**Task details:**
Skip every picture and copy only the lines from the one containing "common name: eastern gartersnake" to the final line of the records below.

**Given information:**
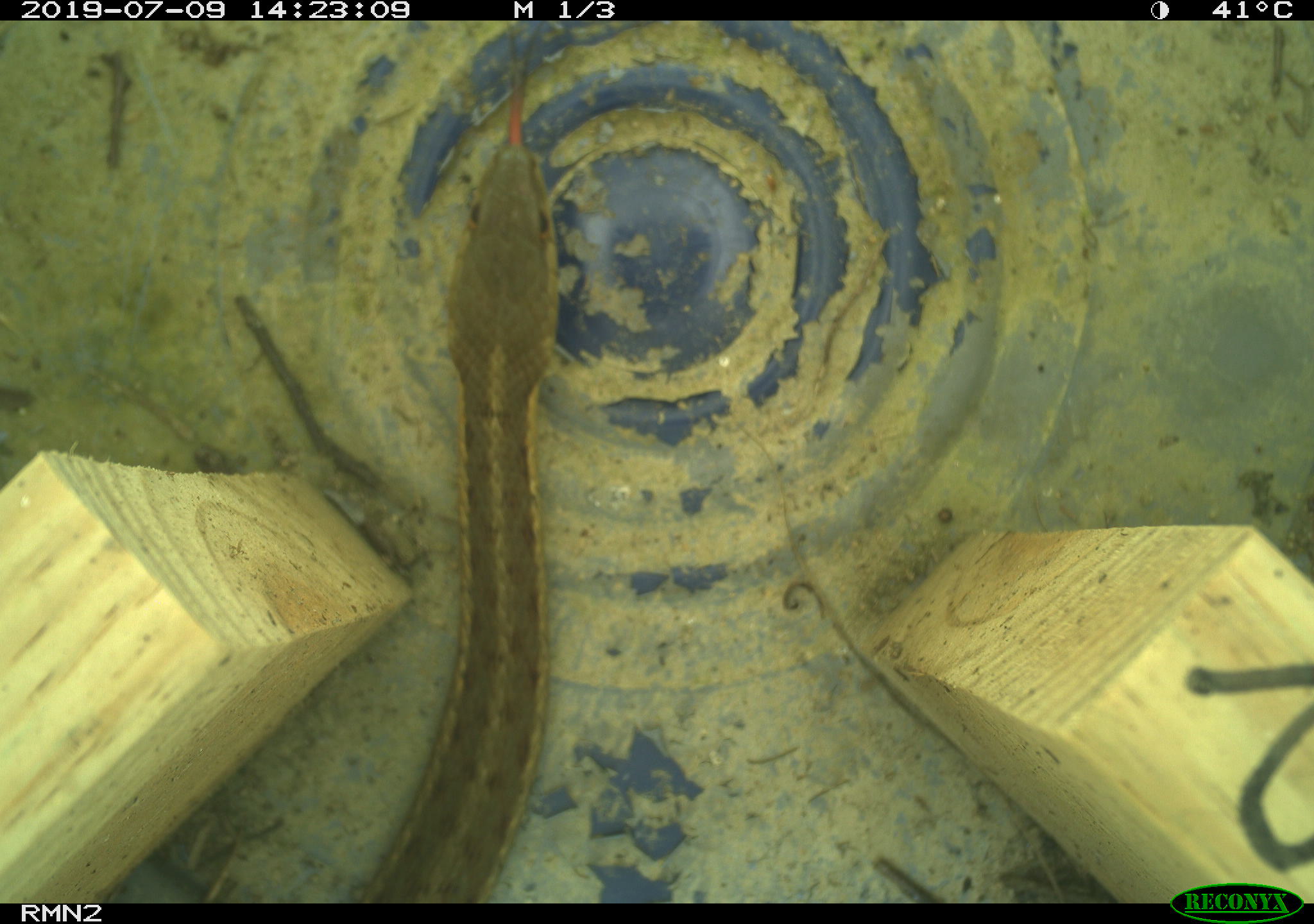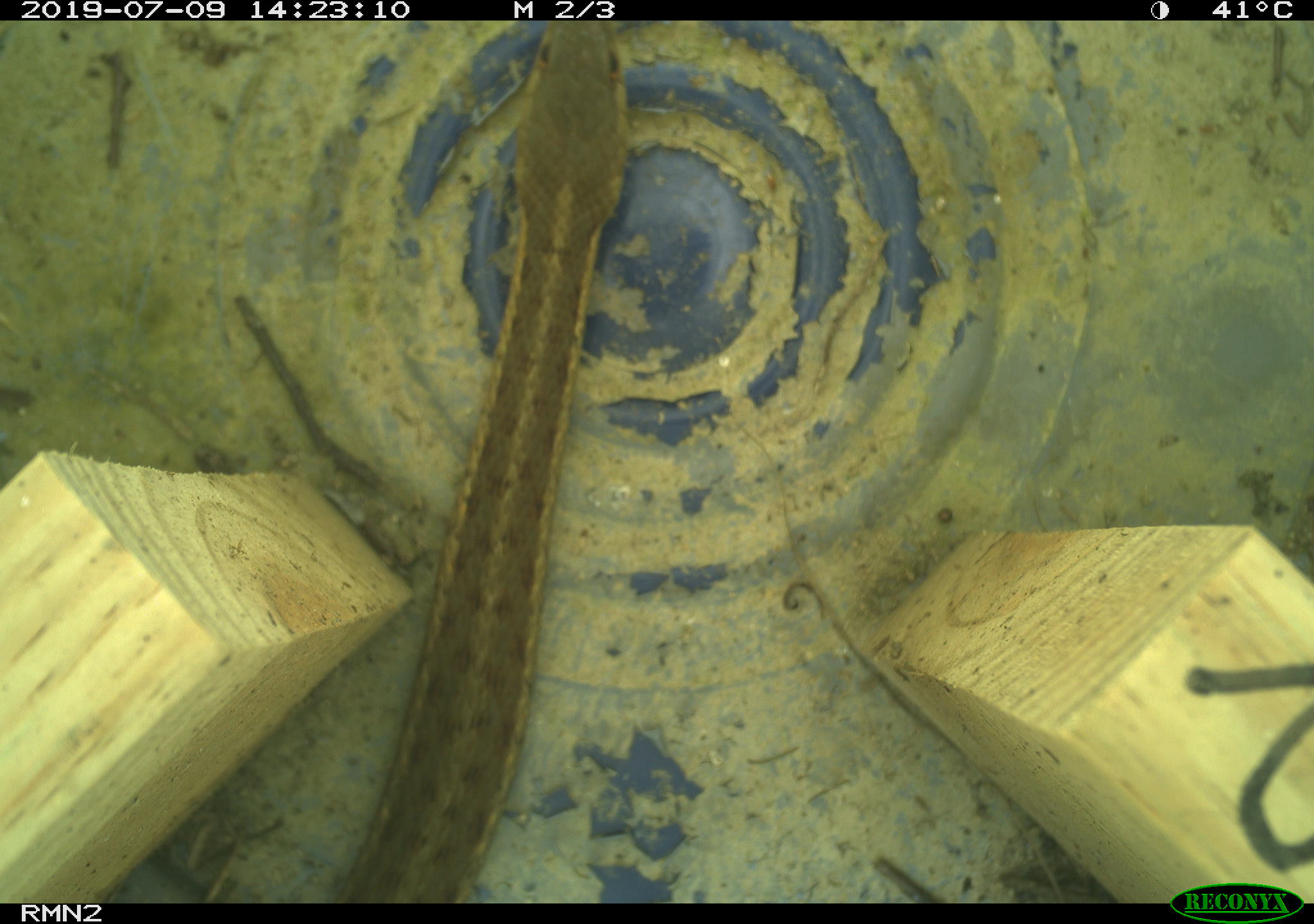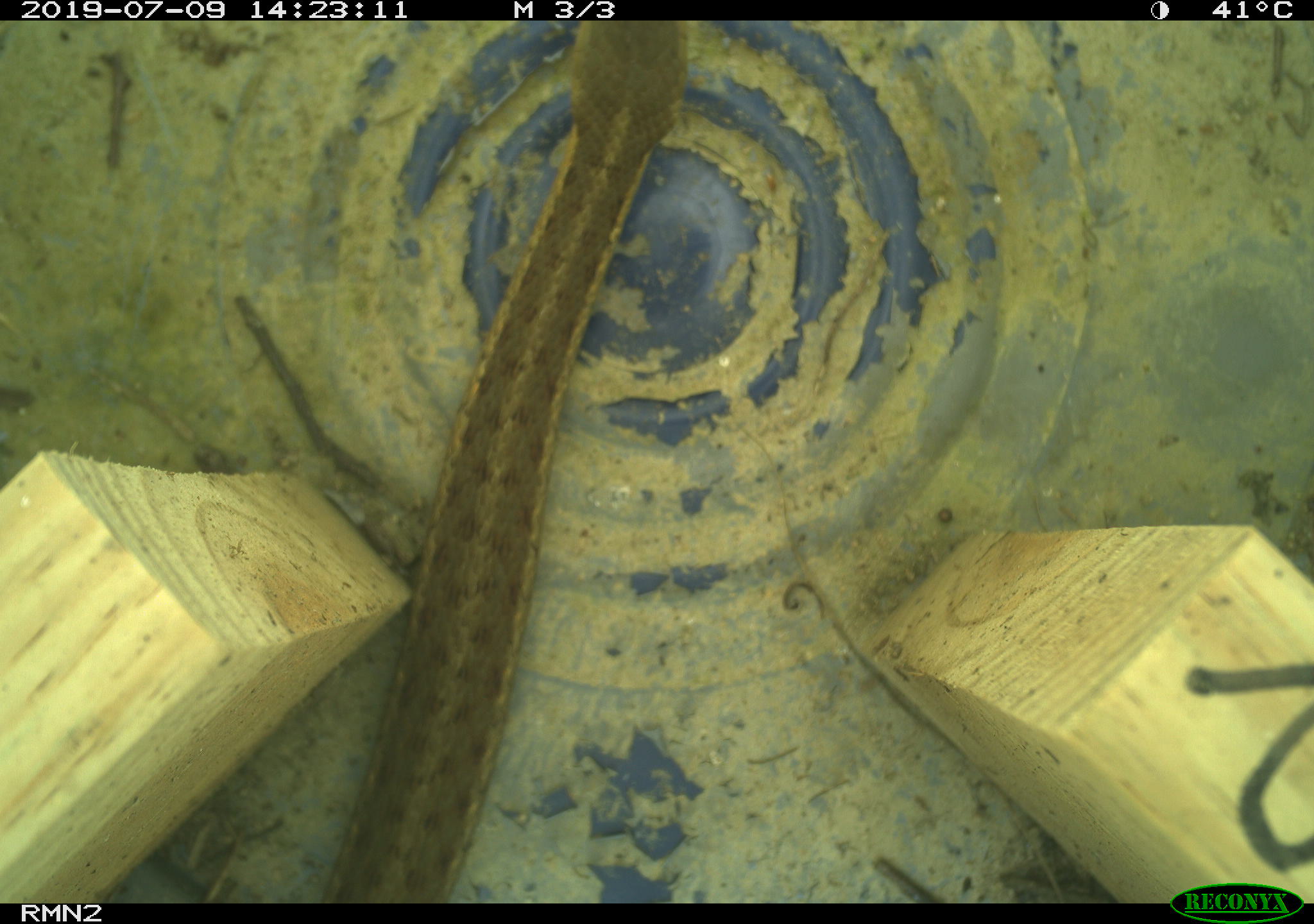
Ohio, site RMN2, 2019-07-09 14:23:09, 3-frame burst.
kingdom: Animalia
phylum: Chordata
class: Reptilia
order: Squamata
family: Colubridae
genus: Thamnophis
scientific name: Thamnophis sirtalis sirtalis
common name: eastern gartersnake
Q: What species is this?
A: Eastern gartersnake (Thamnophis sirtalis sirtalis).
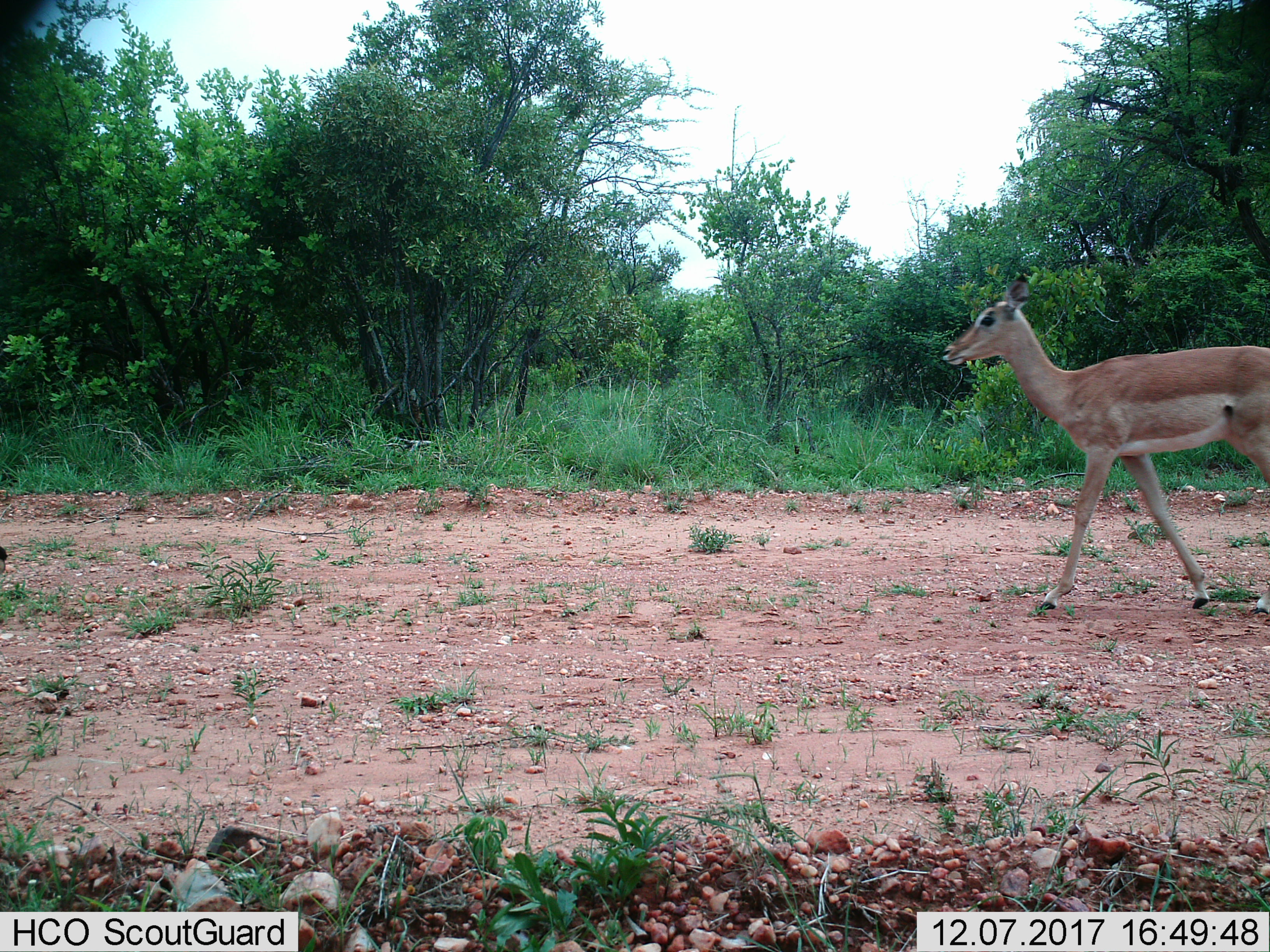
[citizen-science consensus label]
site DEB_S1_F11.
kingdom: Animalia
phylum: Chordata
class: Mammalia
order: Artiodactyla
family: Bovidae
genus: Aepyceros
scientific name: Aepyceros melampus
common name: impala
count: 1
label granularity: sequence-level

**Your response:**
common name: eastern gartersnake
Q: What species is this?
A: Eastern gartersnake (Thamnophis sirtalis sirtalis).
[citizen-science consensus label]
site DEB_S1_F11.
kingdom: Animalia
phylum: Chordata
class: Mammalia
order: Artiodactyla
family: Bovidae
genus: Aepyceros
scientific name: Aepyceros melampus
common name: impala
count: 1
label granularity: sequence-level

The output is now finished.